#### SOURCE MATERIAL:
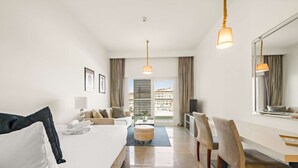 A modern hotel room with a bed, a sitting area with a sofa and chairs, a dining table, and a large window with a view of buildings. - Silkhaus Studio Masdar City Leonardo Residence (Abu Dhabi)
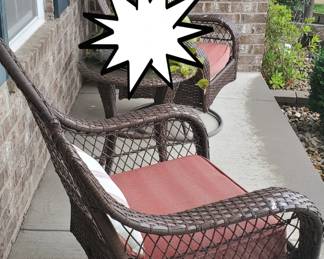 (2) Rocking wicker chairs, round wicker table, and the tall plant in the corner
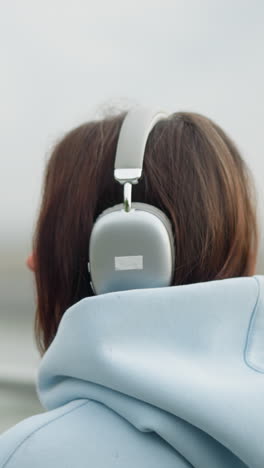 backside view of woman walking and listening to music with headphones, blurred background featuring bridge, water, and iron rail, giving a calm and reflective atmosphere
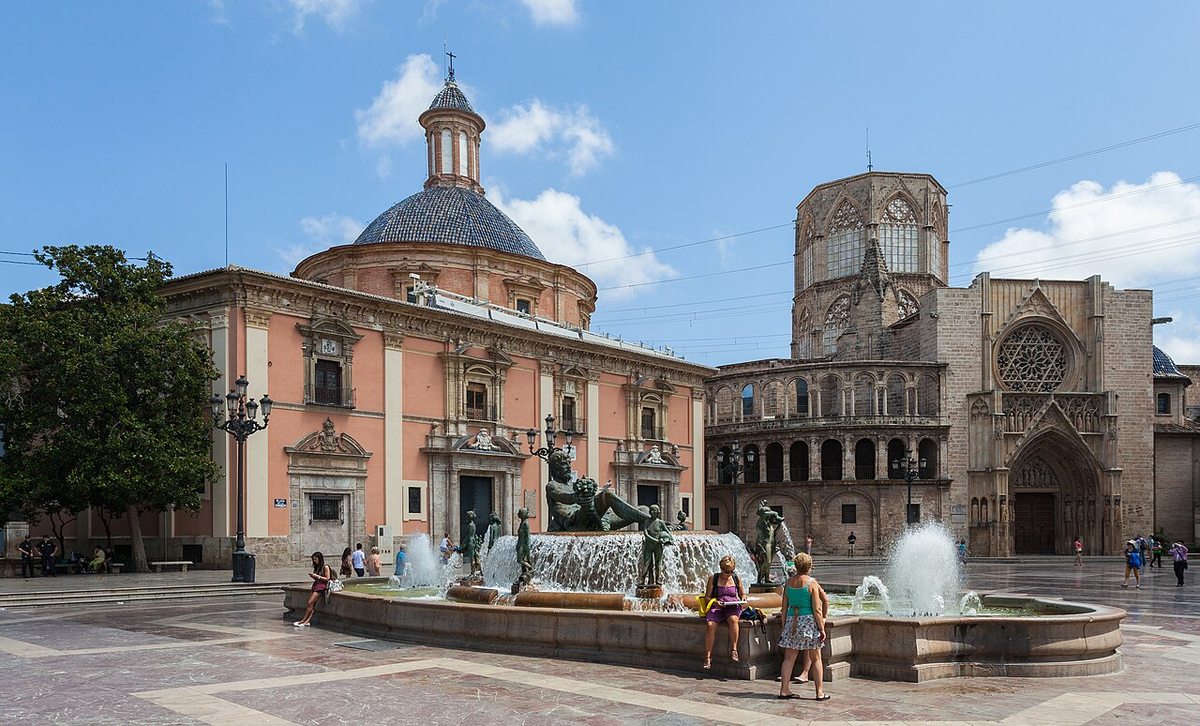 The fountain and historic buildings of Plaza de la Virgen in Valencia, Spain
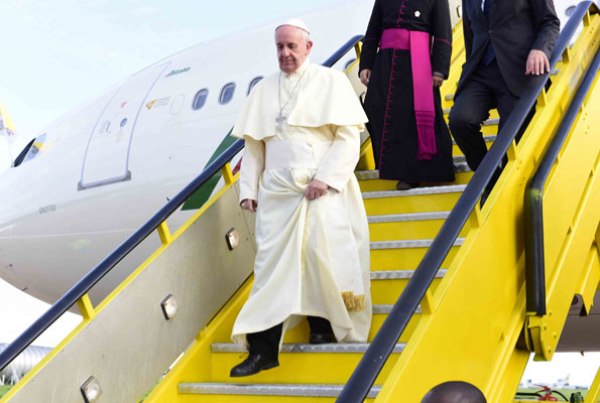 Pope Francis arrives at Entebbe airport yesterday.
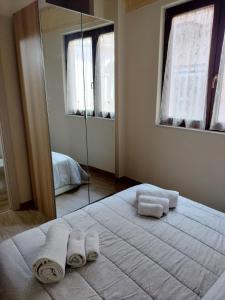 - une chambre avec un grand lit et des serviettes dans l'établissement Appartamento L'ANGOLO, à San Severo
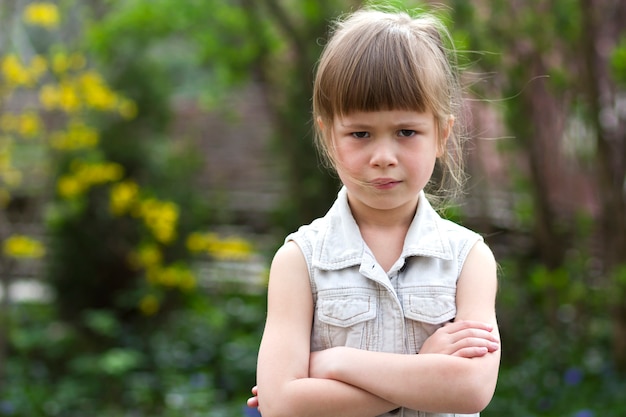 La niña preescolar rubia cambiante bastante divertida en el vestido sin mangas blanco mira en la cámara sintiéndose enojado e insatisfecho en el fondo borroso del verano. Concepto de berrinche de los niños.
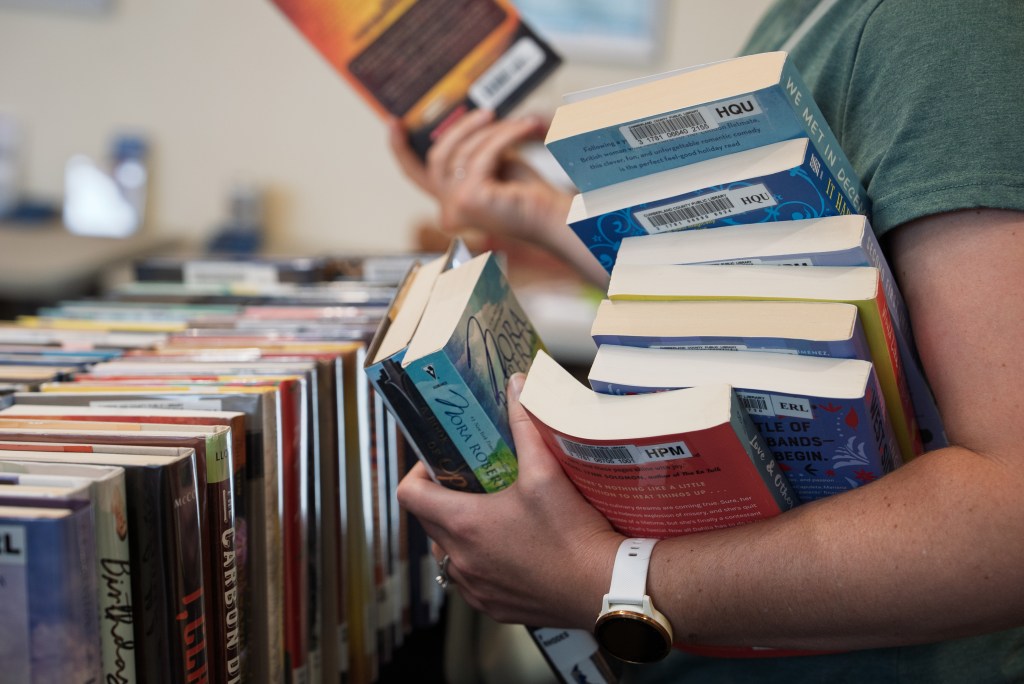 A closeup of a woman's arms holding a pile of books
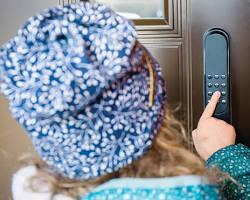 person installing a smart door lock with a keypad and fingerprint scanner.の画像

#### PROBLEM TO SOLVE:
Rewrite the records from the start through the line containing "- une chambre", swapping "wicker" for "rattan" and leaving everything else unchanged. Leave the pictures out of your answer.

#### TASK SOLUTION:
 A modern hotel room with a bed, a sitting area with a sofa and chairs, a dining table, and a large window with a view of buildings. - Silkhaus Studio Masdar City Leonardo Residence (Abu Dhabi)
 (2) Rocking rattan chairs, round rattan table, and the tall plant in the corner
 backside view of woman walking and listening to music with headphones, blurred background featuring bridge, water, and iron rail, giving a calm and reflective atmosphere
 The fountain and historic buildings of Plaza de la Virgen in Valencia, Spain
 Pope Francis arrives at Entebbe airport yesterday.
 - une chambre avec un grand lit et des serviettes dans l'établissement Appartamento L'ANGOLO, à San Severo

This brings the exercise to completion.